## Problems to work on
1. In the text on Dependency Theory, change "Indian subcontinent" to "South Asian subcontinent" and write out the passage starting with "Let’s turn the" and going on through "let alone today.".
2. According to the text on Dependency Theory, what was the Indian subcontinent's estimated share of the global GDP in 1000 CE?
3. Resume the text on Dependency Theory and India's economy from the point at which it stops.

We always celebrate the concept of ‘connectedness’. It is human nature to mingle, to reach out to the unknown, to build bridges, to explore different cultures, to exchange ideas, to share joys, to jump to each other’s rescue, to not be withdrawn as closeted societies but to huddle and form a global village.

That’s how civilisation grows. But we gain from this interconnectedness only at the individual level or micro level, and not at the macro level (the macro level deals with countries and their economies).

At the micro level, globalisation is a win-win situation for all of us because the exchange of ideas and cultures enriches us all as individuals. The more the differences in culture, the more we celebrate them and share them around, from music to movies to literature to classical art to pop art.

But at the macro level, to be precise, at the country-level, globalisation is not a win-win situation for all countries. Rather, interconnectedness or globalisation gives rich and powerful countries the scope to financially dominate poorer and weaker nations through the tools of connectedness.

That brings us to the concept of what is popularly called Dependency Theory – which goes to the root of why some countries perpetually suffer trade deficits and why some others perennially enjoy trade surpluses.


The Dependency Theory has its beginnings in two papers written in 1949. The papers were authored by Hans Singer, a German-origin economist from the UK, and Raul Prebisch, an economist from Argentina.

According to the theory, some countries always remain financially drained because resources always flow from the ‘margins’, which are poorer and/or weaker nations, to the ‘core’, which are affluent and/or powerful countries. Basically, the powerful countries get richer at the expense of the weaker nations, the theory says.

The theory argues that this imbalance of powerful countries dominating weak countries and siphoning their financial wealth results from the fact that the two sides are integrated – rather over-integrated – into a common global system.

As a result of the integration or connectedness, weak countries are unable to break free from the influence or orbit of powerful countries, which exploit them financially through terms of trade that are rigged to help only the powerful nations.

That’s the crux of the Dependency Theory. Back in the 1960s and 1970s, this theory, also known as the Prebisch-Singer thesis, helped economists and social scientists get to the bottom of why some countries in South America were perpetually getting impoverished.

The same theory now helps us understand why India continues to remain so poor – mainly because we are way too integrated with a rigged world system in which the terms of trade are heavily tilted in favour of powerful, predatory export-dependent countries.


Let’s turn the clock back by a thousand years to the time when the Indian landmass was not colonised, to see how our independent economy looked back then.

In the year 1000 CE, several empires were simultaneously running the Indian subcontinent. It is well documented that for a 1,000-year period from around 1 CE to around 1000 CE, the economy of the Indian subcontinent was estimated to have been the largest in the world. In 1000 CE, the region’s estimated share of the global GDP was 28.9%, which is incredibly high by any standards, let alone today.

Data shows that the region was indeed the wealthiest place on Earth at that time.

Seven centuries down the line, when the Mughals were in power during the year 1700, Mughal India and the Chinese Empire were jointly the two biggest economies on the planet – each region enjoying nearly 25% of the global GDP, and each one staying ahead of the global GDP share of the whole of Europe put together.

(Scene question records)
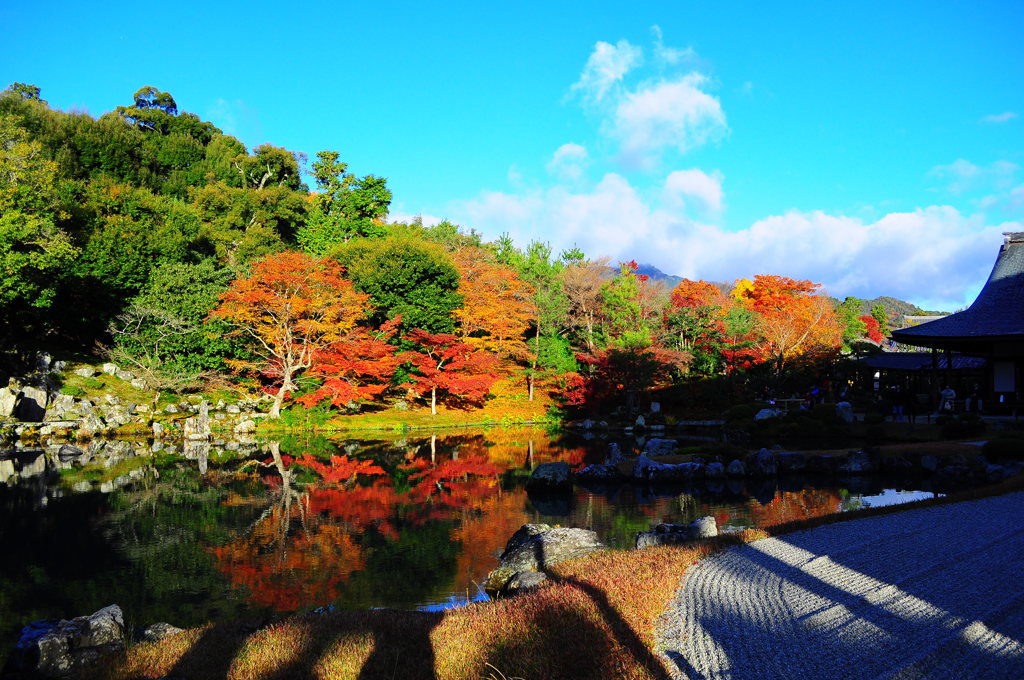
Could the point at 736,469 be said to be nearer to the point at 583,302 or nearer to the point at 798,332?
the point at 583,302

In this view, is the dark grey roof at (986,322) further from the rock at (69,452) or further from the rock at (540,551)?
the rock at (69,452)

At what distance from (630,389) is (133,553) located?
21.2 meters

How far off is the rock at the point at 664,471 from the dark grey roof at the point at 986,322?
9.65 meters

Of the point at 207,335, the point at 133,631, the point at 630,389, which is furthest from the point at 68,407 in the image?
the point at 630,389

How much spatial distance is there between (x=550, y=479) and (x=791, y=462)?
660cm

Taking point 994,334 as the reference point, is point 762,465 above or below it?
below

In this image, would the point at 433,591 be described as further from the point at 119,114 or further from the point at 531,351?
the point at 119,114

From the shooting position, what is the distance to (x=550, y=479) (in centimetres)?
1452

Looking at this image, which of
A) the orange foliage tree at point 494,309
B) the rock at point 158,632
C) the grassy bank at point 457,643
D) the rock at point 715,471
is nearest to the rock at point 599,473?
the rock at point 715,471

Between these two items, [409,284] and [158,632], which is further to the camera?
[409,284]

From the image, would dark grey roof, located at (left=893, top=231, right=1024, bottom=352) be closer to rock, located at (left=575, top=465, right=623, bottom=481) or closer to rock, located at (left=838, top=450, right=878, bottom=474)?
rock, located at (left=838, top=450, right=878, bottom=474)

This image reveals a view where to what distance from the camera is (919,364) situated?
102 ft

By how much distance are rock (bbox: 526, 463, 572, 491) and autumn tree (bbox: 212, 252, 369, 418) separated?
39.5 ft

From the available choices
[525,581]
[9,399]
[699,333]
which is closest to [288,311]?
[9,399]
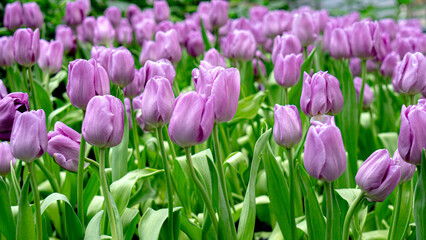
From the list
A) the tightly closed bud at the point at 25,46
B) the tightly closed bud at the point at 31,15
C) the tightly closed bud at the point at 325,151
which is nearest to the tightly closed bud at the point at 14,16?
the tightly closed bud at the point at 31,15

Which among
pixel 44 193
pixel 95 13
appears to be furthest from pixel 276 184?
pixel 95 13

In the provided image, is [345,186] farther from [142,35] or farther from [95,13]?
[95,13]

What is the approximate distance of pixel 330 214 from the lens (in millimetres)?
792

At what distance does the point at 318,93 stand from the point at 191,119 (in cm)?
31

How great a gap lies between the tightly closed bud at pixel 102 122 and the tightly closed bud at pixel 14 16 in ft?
4.70

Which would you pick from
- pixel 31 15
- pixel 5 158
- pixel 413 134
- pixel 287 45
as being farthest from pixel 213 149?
pixel 31 15

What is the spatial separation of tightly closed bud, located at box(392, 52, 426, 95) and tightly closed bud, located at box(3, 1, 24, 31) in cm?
155

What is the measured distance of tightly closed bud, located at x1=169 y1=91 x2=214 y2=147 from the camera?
0.75 metres

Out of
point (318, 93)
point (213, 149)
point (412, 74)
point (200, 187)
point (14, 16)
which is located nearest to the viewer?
point (200, 187)

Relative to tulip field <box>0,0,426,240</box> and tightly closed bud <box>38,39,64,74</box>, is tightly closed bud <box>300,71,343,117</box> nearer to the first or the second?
tulip field <box>0,0,426,240</box>

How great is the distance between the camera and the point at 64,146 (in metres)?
0.97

## Answers to each task
1.
Let’s turn the clock back by a thousand years to the time when the Indian landmass was not colonised, to see how our independent economy looked back then.

In the year 1000 CE, several empires were simultaneously running the South Asian subcontinent. It is well documented that for a 1,000-year period from around 1 CE to around 1000 CE, the economy of the South Asian subcontinent was estimated to have been the largest in the world. In 1000 CE, the region’s estimated share of the global GDP was 28.9%, which is incredibly high by any standards, let alone today.

2. It was an estimated 28.9%.

3.
But the Indian subcontinent’s firm grip on prosperity began to drastically weaken when colonisers from the western world started to make inroads – first, through the British East India Company over a 100-year spell from 1757 to 1857; and right after that, a 90-year misrule by the British monarchy from 1857 to 1947.

When India earned freedom from British rule in 1947, its share of the global GDP stood at an unimpressive 3% – testimony to the financial damage that India’s economy suffered under the British opportunists.

Right now, India’s share of the global GDP hovers at just over 3% – far below the bright days of a thousand years back. And India’s clout globally is negligible because of the negative impact of free trade on the country and the presence of thousands of foreign business players that are pumping away financial resources.

In simple words, the India of today is an economic giant only on paper and on TV debates. We are now basically a massive dustbowl of consumers and cheap labour.


Behind every major economic phenomenon lies a turning point. For modern India’s deepening economic misery, the early 1990s was that turning point. That was the time when the manufactured idea of economic liberalisation was rolled out with aplomb.

While the mainstream narrative hailed India’s liberalisation starting in 1991 as a welcome move to resuscitate the struggling economy, the reality was grim and alarming.

On paper, 1991 onwards India was throwing open its stagnant economy to dynamic foreign investors, ending a regime of import tariffs, reducing the burden of over-taxation on big businesses, and allowing stifled markets to run freely without the state’s interference. All that looked good and liberating – on paper.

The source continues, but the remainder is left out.